— START OF Material provided —

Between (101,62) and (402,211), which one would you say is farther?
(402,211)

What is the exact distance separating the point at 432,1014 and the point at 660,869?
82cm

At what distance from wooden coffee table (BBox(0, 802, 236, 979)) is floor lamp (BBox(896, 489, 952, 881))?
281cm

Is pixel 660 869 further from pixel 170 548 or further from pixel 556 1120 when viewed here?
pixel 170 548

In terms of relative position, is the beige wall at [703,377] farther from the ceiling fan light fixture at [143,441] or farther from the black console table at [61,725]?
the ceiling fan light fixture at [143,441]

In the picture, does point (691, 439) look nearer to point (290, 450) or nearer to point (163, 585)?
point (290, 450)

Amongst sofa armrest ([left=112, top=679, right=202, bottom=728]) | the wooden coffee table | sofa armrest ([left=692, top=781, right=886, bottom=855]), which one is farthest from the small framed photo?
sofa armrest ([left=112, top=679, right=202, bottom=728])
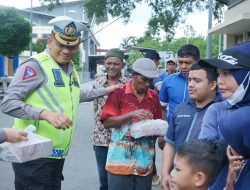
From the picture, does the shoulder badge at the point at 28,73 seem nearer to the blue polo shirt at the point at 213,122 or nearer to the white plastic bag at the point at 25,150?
the white plastic bag at the point at 25,150

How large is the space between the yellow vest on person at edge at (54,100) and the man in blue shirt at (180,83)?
1899mm

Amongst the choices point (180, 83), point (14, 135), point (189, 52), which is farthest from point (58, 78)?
point (180, 83)

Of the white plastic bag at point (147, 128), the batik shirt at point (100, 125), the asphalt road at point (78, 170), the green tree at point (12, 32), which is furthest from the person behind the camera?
the green tree at point (12, 32)

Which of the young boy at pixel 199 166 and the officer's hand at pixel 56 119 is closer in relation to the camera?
the young boy at pixel 199 166

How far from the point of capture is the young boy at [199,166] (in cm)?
232

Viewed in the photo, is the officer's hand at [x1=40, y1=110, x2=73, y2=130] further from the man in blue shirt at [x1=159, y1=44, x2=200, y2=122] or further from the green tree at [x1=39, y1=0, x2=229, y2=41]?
the green tree at [x1=39, y1=0, x2=229, y2=41]

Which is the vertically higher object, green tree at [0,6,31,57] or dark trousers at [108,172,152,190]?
green tree at [0,6,31,57]

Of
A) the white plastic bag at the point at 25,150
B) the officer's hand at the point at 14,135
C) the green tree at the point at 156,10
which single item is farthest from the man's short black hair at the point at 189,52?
the green tree at the point at 156,10

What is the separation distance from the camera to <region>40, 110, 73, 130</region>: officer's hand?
9.89 feet

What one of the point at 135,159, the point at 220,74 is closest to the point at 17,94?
the point at 135,159

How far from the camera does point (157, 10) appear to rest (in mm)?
17359

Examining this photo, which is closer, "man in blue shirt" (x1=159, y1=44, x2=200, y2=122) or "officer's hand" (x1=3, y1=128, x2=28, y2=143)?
Answer: "officer's hand" (x1=3, y1=128, x2=28, y2=143)

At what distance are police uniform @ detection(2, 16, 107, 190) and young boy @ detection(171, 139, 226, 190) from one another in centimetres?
120

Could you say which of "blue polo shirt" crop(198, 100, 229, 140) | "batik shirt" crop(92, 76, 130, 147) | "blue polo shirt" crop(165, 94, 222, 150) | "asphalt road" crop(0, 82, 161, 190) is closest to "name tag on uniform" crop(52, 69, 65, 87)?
"blue polo shirt" crop(165, 94, 222, 150)
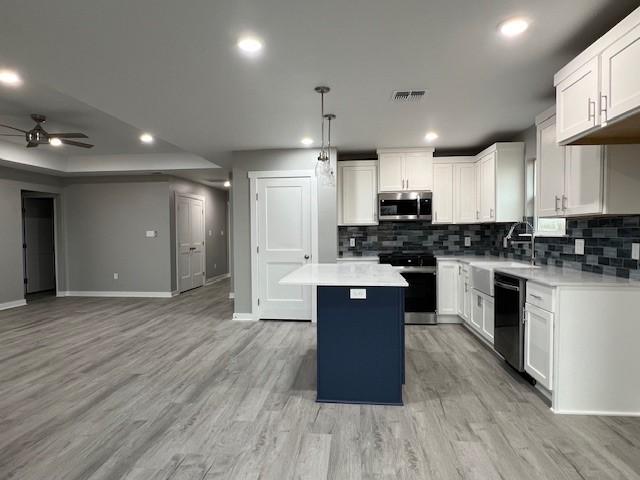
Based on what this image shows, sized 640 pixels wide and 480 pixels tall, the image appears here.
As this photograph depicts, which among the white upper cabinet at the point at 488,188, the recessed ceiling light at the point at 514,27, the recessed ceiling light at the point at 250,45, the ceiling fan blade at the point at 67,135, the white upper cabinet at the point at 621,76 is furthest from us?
the white upper cabinet at the point at 488,188

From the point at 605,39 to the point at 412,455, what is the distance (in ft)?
8.16

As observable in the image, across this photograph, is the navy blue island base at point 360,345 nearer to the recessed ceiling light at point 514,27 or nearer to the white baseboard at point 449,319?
the recessed ceiling light at point 514,27

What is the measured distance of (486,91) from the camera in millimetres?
3049

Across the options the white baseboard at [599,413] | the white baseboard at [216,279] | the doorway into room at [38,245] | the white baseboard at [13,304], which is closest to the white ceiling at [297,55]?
the white baseboard at [599,413]

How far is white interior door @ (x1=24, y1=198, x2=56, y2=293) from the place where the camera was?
741 centimetres

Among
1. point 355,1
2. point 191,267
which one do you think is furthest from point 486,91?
point 191,267

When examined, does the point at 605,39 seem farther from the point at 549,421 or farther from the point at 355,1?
the point at 549,421

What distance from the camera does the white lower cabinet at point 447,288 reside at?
471cm

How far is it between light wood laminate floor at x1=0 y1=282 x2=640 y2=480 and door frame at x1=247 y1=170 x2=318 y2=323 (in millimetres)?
1103

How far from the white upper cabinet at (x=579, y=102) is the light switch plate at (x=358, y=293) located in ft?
5.42

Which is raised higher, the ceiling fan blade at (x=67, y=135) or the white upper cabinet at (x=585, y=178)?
the ceiling fan blade at (x=67, y=135)

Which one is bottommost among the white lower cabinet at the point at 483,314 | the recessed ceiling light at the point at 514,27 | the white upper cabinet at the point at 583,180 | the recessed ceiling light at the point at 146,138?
the white lower cabinet at the point at 483,314

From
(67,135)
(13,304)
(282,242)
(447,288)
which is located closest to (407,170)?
(447,288)

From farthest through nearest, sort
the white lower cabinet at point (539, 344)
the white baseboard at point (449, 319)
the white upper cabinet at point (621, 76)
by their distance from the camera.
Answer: the white baseboard at point (449, 319), the white lower cabinet at point (539, 344), the white upper cabinet at point (621, 76)
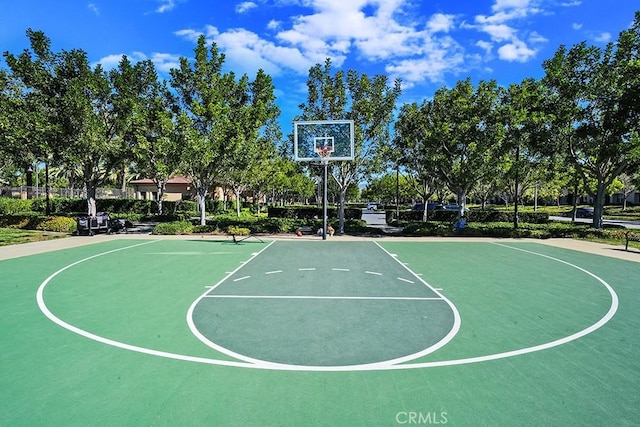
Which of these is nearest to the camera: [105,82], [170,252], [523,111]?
[170,252]

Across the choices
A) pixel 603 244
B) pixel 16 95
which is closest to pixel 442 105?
pixel 603 244

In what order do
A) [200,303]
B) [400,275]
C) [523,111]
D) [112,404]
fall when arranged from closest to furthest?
[112,404] → [200,303] → [400,275] → [523,111]

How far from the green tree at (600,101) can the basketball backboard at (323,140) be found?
13.5 metres

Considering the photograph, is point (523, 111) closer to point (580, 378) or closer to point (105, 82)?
point (580, 378)

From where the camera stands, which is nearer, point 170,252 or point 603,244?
point 170,252

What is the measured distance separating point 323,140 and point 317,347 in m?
16.5

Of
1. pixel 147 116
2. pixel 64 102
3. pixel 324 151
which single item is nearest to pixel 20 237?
pixel 64 102

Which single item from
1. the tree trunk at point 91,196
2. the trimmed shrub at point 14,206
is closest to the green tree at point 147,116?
the tree trunk at point 91,196

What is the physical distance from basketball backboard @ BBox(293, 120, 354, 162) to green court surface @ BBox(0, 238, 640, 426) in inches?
398

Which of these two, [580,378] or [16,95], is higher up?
[16,95]

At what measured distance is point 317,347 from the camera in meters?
6.16

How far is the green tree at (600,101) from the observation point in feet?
70.2

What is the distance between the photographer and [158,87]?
88.7 feet

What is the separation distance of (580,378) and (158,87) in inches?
1150
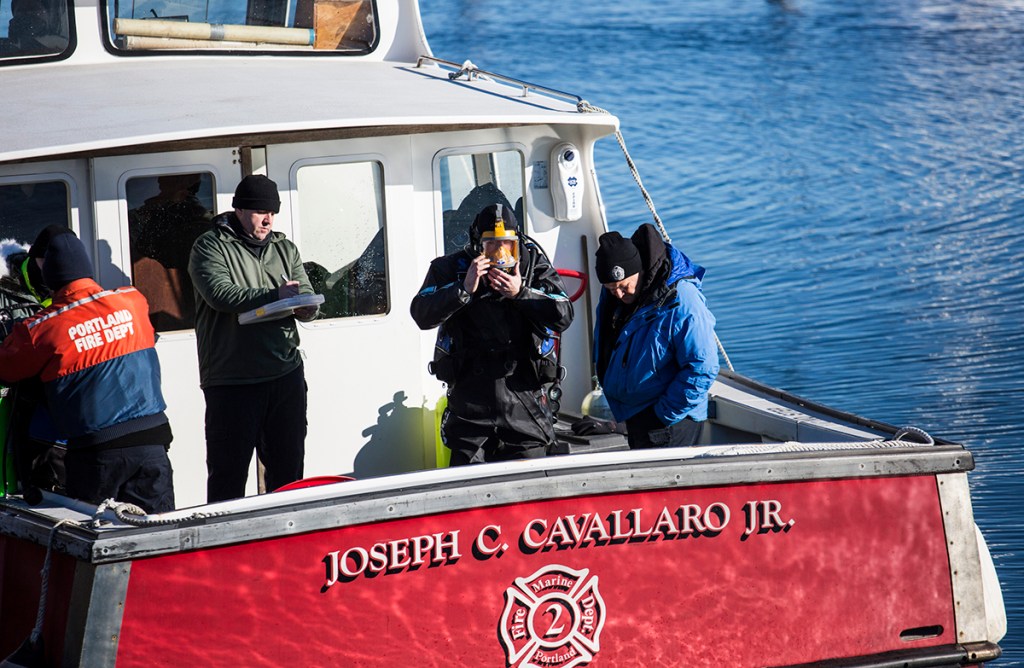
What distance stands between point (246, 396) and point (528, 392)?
46.4 inches

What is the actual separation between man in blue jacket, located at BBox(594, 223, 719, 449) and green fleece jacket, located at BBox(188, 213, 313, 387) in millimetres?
1315

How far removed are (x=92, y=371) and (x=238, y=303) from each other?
0.77 m

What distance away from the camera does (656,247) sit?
16.6ft

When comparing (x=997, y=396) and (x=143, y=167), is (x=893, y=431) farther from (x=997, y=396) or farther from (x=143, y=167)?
(x=997, y=396)

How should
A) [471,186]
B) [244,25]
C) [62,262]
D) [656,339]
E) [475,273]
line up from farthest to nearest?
[244,25] < [471,186] < [656,339] < [475,273] < [62,262]

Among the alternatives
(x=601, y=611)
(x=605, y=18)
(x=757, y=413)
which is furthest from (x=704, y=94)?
(x=601, y=611)

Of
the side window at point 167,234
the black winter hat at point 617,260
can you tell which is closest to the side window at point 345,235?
the side window at point 167,234

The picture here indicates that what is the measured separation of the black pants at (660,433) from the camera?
5199 mm

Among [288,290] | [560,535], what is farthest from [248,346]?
[560,535]

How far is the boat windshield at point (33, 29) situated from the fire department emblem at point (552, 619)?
11.8ft

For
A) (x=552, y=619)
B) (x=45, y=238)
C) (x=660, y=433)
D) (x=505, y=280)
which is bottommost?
(x=552, y=619)

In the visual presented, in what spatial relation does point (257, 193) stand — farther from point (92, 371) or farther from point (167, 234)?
point (92, 371)

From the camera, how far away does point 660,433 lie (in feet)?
17.1

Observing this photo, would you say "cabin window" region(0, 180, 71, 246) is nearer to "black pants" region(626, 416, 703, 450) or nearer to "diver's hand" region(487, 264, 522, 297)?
"diver's hand" region(487, 264, 522, 297)
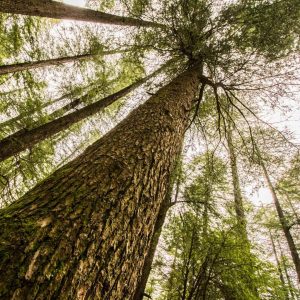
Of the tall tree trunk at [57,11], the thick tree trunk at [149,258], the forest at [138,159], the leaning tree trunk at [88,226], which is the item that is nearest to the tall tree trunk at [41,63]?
the forest at [138,159]

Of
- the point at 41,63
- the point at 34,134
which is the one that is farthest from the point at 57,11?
the point at 34,134

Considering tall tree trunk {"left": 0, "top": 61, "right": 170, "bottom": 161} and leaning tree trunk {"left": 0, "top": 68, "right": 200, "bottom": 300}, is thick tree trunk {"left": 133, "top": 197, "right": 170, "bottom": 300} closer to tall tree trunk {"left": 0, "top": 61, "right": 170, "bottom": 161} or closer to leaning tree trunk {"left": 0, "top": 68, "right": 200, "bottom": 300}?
tall tree trunk {"left": 0, "top": 61, "right": 170, "bottom": 161}

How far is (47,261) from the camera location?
1.02m

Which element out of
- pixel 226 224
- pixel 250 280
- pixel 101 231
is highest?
pixel 226 224

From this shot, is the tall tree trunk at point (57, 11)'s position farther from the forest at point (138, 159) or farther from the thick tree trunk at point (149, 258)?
the thick tree trunk at point (149, 258)

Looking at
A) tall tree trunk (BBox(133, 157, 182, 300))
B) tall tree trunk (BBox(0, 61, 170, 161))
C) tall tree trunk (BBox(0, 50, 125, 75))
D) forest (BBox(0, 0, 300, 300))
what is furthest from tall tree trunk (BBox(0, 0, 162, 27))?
tall tree trunk (BBox(133, 157, 182, 300))

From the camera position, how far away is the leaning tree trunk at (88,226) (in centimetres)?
98

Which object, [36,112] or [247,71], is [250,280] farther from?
[36,112]

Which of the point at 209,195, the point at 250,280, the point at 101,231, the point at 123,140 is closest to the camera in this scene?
the point at 101,231

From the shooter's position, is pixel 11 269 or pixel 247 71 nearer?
pixel 11 269

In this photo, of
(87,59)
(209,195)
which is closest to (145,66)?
(87,59)

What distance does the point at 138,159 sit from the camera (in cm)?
206

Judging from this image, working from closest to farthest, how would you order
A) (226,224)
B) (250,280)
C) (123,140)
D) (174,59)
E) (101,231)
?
(101,231)
(123,140)
(250,280)
(226,224)
(174,59)

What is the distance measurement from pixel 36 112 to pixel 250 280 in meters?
5.37
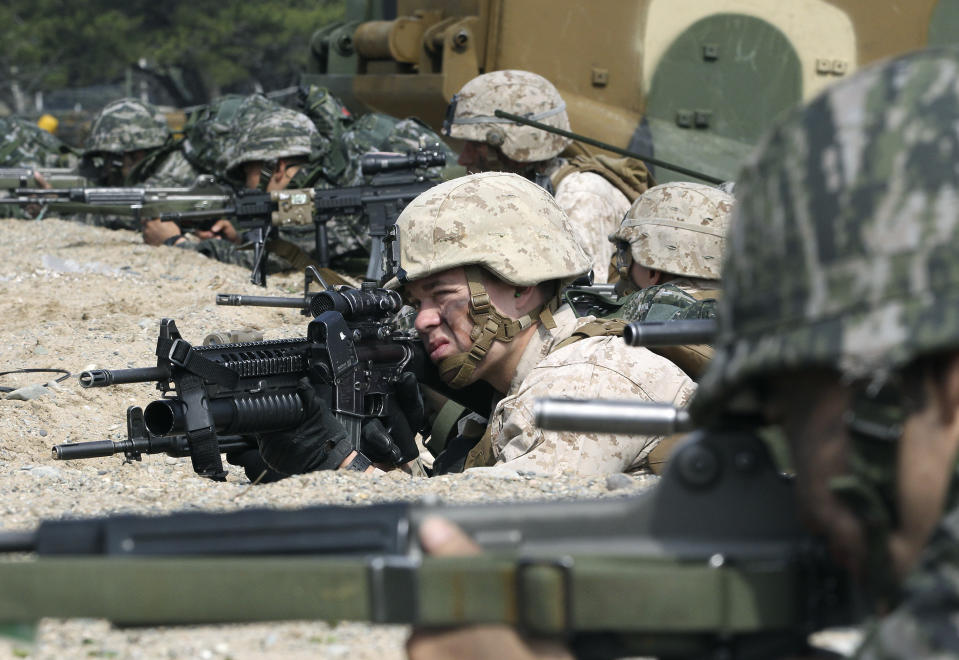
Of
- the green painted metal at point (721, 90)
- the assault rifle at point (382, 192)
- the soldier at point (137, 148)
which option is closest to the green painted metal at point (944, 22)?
the green painted metal at point (721, 90)

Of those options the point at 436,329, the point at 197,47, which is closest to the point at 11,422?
the point at 436,329

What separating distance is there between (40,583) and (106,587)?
76 millimetres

— END OF Material provided —

What the exercise asks:
With pictures left out, extract the lines from the one containing "What is the distance measurement" to the end of the material above, both included, exactly as written.

Full response:
What is the distance measurement from pixel 36 112 to pixel 250 280 in meters?
5.37
Of
- the green painted metal at point (721, 90)
- the assault rifle at point (382, 192)
- the soldier at point (137, 148)
which option is closest to the green painted metal at point (944, 22)?
the green painted metal at point (721, 90)

Of those options the point at 436,329, the point at 197,47, which is closest to the point at 11,422?
the point at 436,329

What separating distance is there between (40,583) and (106,587)?
76 millimetres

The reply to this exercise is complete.